SUPPLIED DATA:
• • •
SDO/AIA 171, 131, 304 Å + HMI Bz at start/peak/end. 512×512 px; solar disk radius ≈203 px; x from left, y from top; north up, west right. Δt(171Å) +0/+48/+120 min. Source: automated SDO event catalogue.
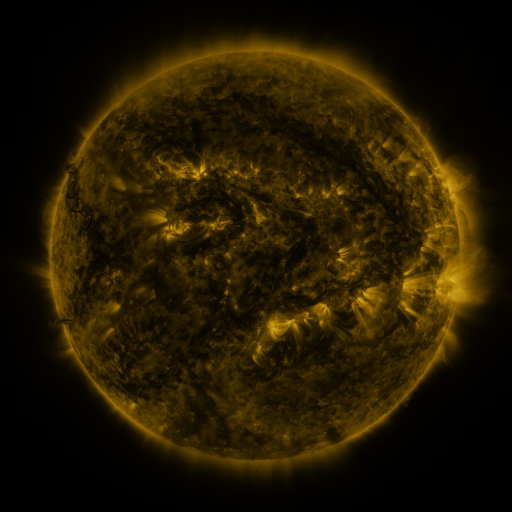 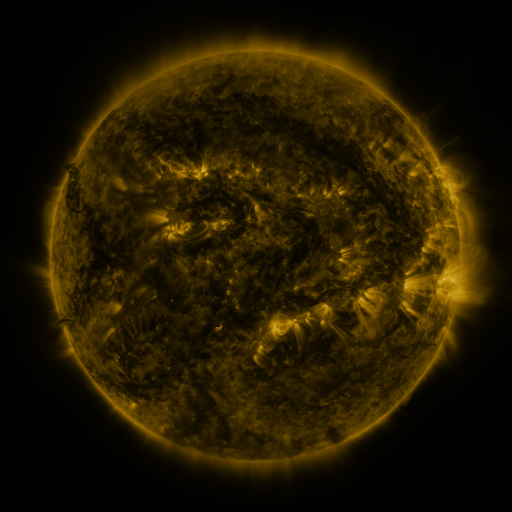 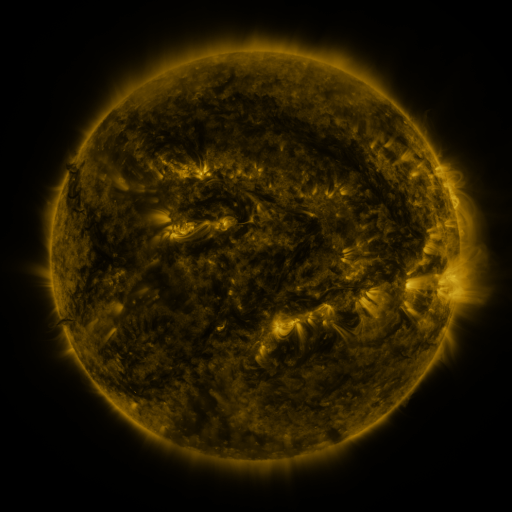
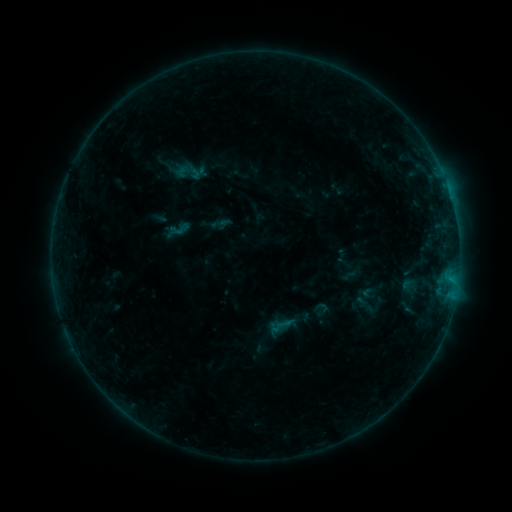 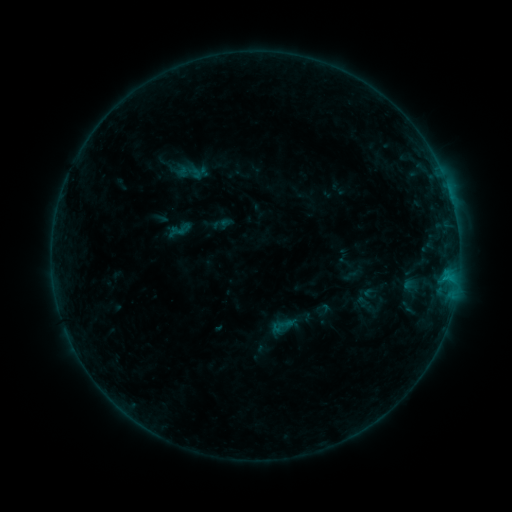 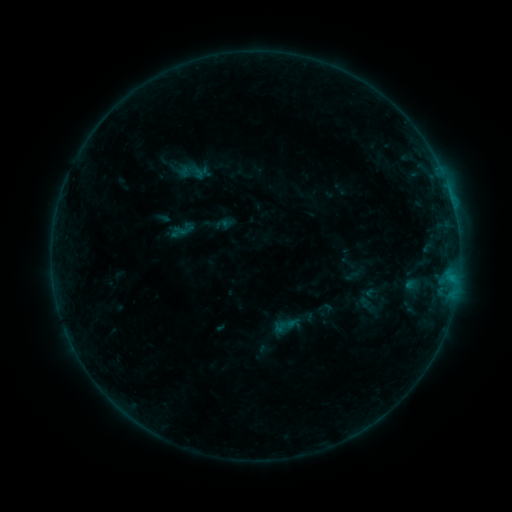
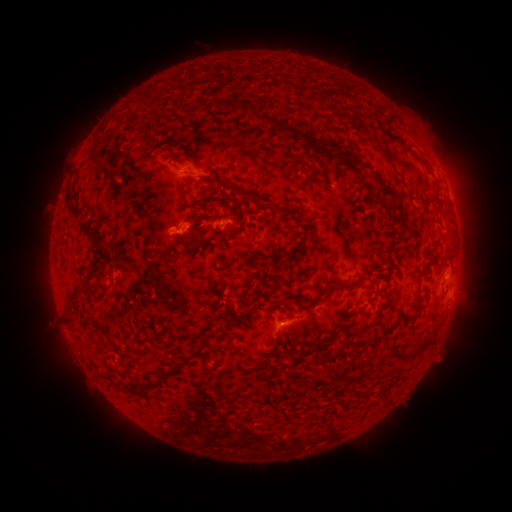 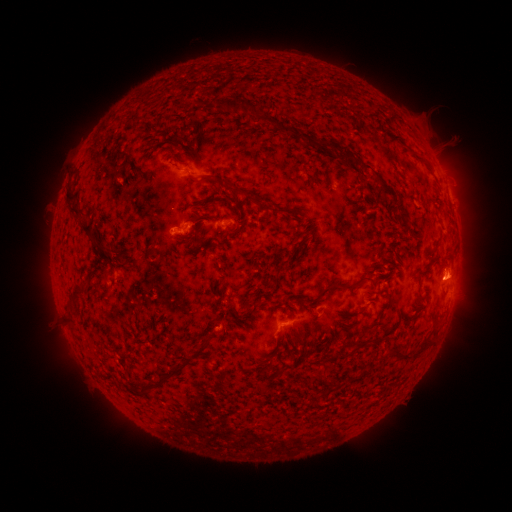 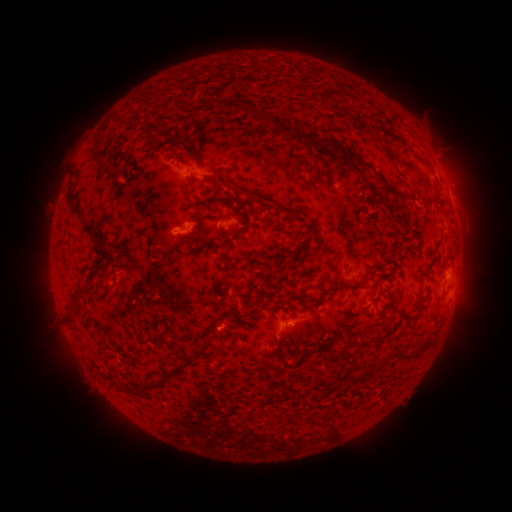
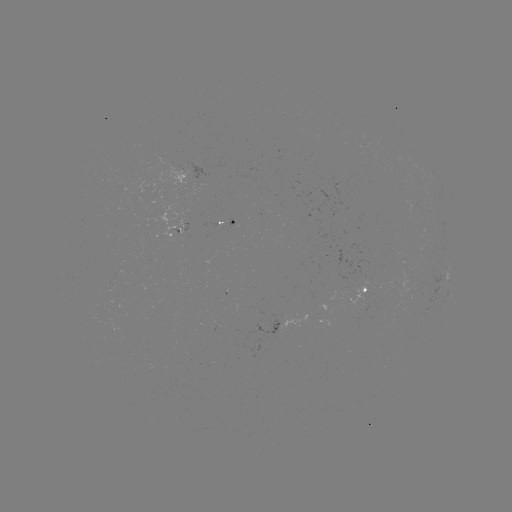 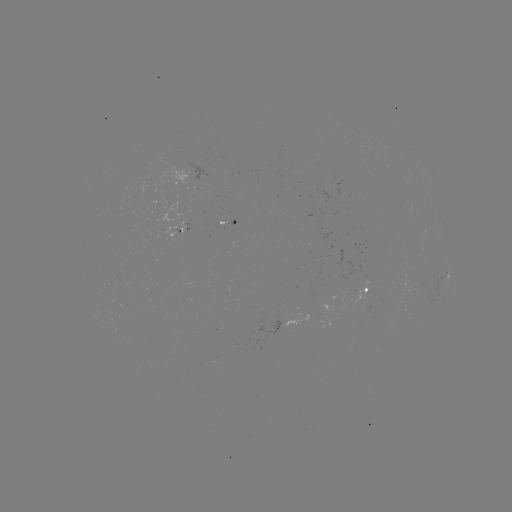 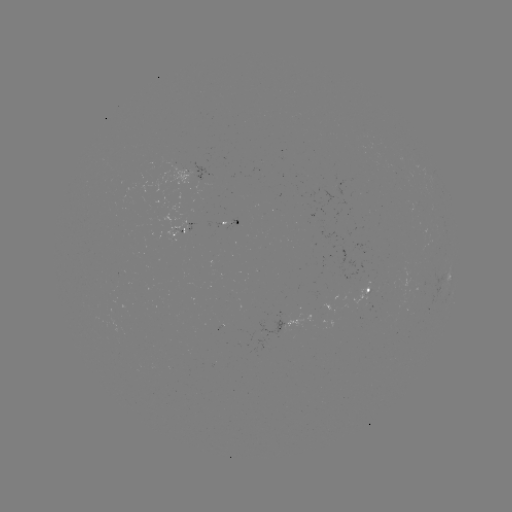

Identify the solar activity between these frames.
B4.5 flare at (444, 274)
• • •
TASK INSTRUCTIONS: Return all the data exactly, pictures omitted.

RESPONSE:
SDO/AIA 171, 131, 304 Å + HMI Bz at start/peak/end. 512×512 px; solar disk radius ≈203 px; x from left, y from top; north up, west right. Δt(171Å) +0/+48/+120 min. Source: automated SDO event catalogue.

Identify the solar activity between these frames.
B4.5 flare at (444, 274)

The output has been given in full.